Multiple agents in the same repo create race conditions at the filesystem and git level. git worktree is the standard fix: each agent gets its own working tree on a separate branch. But it adds setup, cleanup, and branch lifecycle overhead that most tooling does not abstract away. In practice, teams either serialize their agents or accept a coordination overhead that falls on the human.

What a multi-repo setup does well for agents

Scope is the key benefit. The agent works in one repo, with one AGENTS.md, covering one component — the rules file stays short enough to be effective. Foundation libraries are physically absent, so an agent working on the API service cannot touch the persistence layer. Parallel agents are isolated by default.

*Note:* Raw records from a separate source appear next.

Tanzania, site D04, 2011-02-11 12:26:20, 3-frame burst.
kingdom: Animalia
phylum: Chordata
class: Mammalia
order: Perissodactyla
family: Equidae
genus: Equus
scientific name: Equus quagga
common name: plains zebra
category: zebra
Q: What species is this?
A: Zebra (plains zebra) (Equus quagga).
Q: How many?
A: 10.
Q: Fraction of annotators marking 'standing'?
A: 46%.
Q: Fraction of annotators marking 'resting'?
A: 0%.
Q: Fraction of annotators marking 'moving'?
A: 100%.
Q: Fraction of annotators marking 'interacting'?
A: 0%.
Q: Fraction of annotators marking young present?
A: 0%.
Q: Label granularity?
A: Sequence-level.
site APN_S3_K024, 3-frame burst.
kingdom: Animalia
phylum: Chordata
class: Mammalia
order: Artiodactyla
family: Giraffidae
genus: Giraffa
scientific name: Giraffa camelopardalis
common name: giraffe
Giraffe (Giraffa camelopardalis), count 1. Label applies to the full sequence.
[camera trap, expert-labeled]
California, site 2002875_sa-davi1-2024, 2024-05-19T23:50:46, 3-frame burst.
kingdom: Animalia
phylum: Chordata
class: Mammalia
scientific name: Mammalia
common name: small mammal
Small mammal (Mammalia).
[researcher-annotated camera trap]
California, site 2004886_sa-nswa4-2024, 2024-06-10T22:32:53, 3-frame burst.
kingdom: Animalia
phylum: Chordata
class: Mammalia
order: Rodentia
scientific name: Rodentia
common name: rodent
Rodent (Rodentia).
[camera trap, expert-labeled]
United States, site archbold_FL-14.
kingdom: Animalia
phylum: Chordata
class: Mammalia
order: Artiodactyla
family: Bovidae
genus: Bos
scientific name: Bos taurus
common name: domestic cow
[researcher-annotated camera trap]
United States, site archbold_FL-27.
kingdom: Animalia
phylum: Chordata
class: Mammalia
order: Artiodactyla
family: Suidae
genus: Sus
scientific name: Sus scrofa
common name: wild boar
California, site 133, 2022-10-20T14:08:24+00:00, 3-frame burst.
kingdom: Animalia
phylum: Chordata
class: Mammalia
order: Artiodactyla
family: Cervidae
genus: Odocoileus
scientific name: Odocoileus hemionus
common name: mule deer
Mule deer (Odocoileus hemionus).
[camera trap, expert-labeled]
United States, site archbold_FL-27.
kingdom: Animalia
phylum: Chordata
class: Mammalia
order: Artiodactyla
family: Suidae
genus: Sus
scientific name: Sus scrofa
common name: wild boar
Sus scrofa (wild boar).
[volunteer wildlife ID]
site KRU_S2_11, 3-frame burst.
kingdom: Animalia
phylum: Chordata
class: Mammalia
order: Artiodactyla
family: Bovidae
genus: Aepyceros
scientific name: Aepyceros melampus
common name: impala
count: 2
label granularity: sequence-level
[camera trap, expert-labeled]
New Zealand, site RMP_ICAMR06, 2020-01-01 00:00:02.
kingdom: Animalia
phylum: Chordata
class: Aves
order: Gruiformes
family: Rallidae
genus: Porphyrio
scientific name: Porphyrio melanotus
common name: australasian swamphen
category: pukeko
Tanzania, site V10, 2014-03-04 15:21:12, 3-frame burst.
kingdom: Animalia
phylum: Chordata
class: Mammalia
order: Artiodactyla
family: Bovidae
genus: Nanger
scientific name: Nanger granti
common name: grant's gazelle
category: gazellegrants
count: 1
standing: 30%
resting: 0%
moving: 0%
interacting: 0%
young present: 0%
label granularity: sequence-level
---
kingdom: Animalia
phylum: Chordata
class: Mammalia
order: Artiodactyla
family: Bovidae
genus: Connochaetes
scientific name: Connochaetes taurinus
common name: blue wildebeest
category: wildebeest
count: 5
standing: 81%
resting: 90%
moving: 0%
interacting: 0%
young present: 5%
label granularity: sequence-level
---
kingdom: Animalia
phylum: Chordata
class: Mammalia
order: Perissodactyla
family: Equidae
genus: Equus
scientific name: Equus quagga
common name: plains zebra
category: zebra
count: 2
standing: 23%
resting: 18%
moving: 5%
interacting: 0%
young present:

Cross-repo changes force explicit reasoning about the interface boundary. If that API is poorly defined, the moment you try to describe the change to an agent makes it obvious.

Where multi-repo sets agents up to fail

Cross-cutting features are painful. The agent cannot follow a change across a repo boundary on its own. Implementing something that spans multiple repos means multiple PRs, potentially multiple agents, and a human orchestrating the sequence.

Version drift is the quiet failure mode: an agent that updates one side of an interface without updating the other introduces a break that may not surface until CI runs against the integrated system. Without a machine-readable contract enforced in CI, there is no way to catch it before it lands.

Practical guidance

My take: the decision comes down to one question — do your components have explicit interfaces?

A contract does not have to be a protobuf schema. For a small project, a well-maintained README describing what a component accepts and returns is often enough. As complexity grows, machine-readable contracts earn their weight: versioned packages with semver, OpenAPI or protobuf definitions, CI-enforced compatibility checks.

The hybrid approach

For most non-trivial projects, neither extreme works cleanly. The pattern that tends to work: one monorepo for fast-moving application code — services, frontends, infra config, tests — and separate repos for stable shared libraries with a slow release cadence and a broad consumer surface.

The shared libraries have their own AGENTS.md and their own release process. The boundary is a versioned dependency, enforced by the repo structure, not by a rule the agent might ignore.

Conclusions

The shortcuts:

  • Components have explicit interfaces → multi-repo or hybrid
  • Cross-cutting changes are the norm → monorepo; scope AGENTS.md per subdirectory and add explicit exclusion rules for stable layers
  • Running parallel agentsgit worktree or repo isolation, regardless of everything else.